A esa historiografía se le olvidó reseñar que se tintaban de negro y atacaban las aldeas; ayudaban a los negros cimarrones; sacaban provecho de la comida y las enviaban a los fugitivos durante las noches. A esa historiografía se les olvidan las torturas a los violadores con espinas y sacada de ojos.
Se le olvida también el miedo de los europeos a las mujeres, quienes con sus simples cuchillos se vengaban de los violadores y asesinos de sus esposos o familiares. Se les olvidan los diferentes frentes donde salieron mujeres, niños y hombres para atacar a los castellanos. Por igual, olvida las puntas de flecha envenenadas con el Manzanillo (Metopium toxiferum),y que los proyectos de la mal llamada pacificación se negociaron en diferentes momentos, dado que los aborígenes se unían a los negros cimarrones o se alzaban, matando y aprovechando cualquier brecha para darle un tacazo a los castellanos que encontraban perdidos por los caminos.

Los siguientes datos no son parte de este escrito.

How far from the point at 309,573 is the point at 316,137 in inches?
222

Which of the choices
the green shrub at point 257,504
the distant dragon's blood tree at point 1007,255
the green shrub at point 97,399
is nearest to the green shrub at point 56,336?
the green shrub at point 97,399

Para instaurar su modelo tuvieron que negociar y esto sólo se pudo dar con un proceso de dejarles las tierras, perimirles reproducir su cultura y ampararse en la iglesia para poder darle continuidad al proyecto colonial. Se le olvidó que el aborigen preservó el culto a las piedras durante siglos; visitó sus cuevas y se impuso en las pozas de agua; toco su mayohucan en las montañas y continuó resistiendo en el bosque y lugares agrestes. A la historiografía se le olvidó la “parada del indio” y los muchachos que crecen resistiendo la opresión en los barrios y comunidades pobres.
A la historiografía se le olvidó que los campesinos de las montañas todavía resisten por la puesta en escena de la expropiación de la tierra y sus continuos fuegos en los cerros, lomas y parques nacionales, así como hacían los originarios para quemarles los sembradíos y heredades a los peninsulares. La historiografía dominicana padece un Alzheimer por el cual recuerda la narrativa de pacificación, la muerte del indio, triunfo del opresor, el trágico síncope de los vencidos y nada más.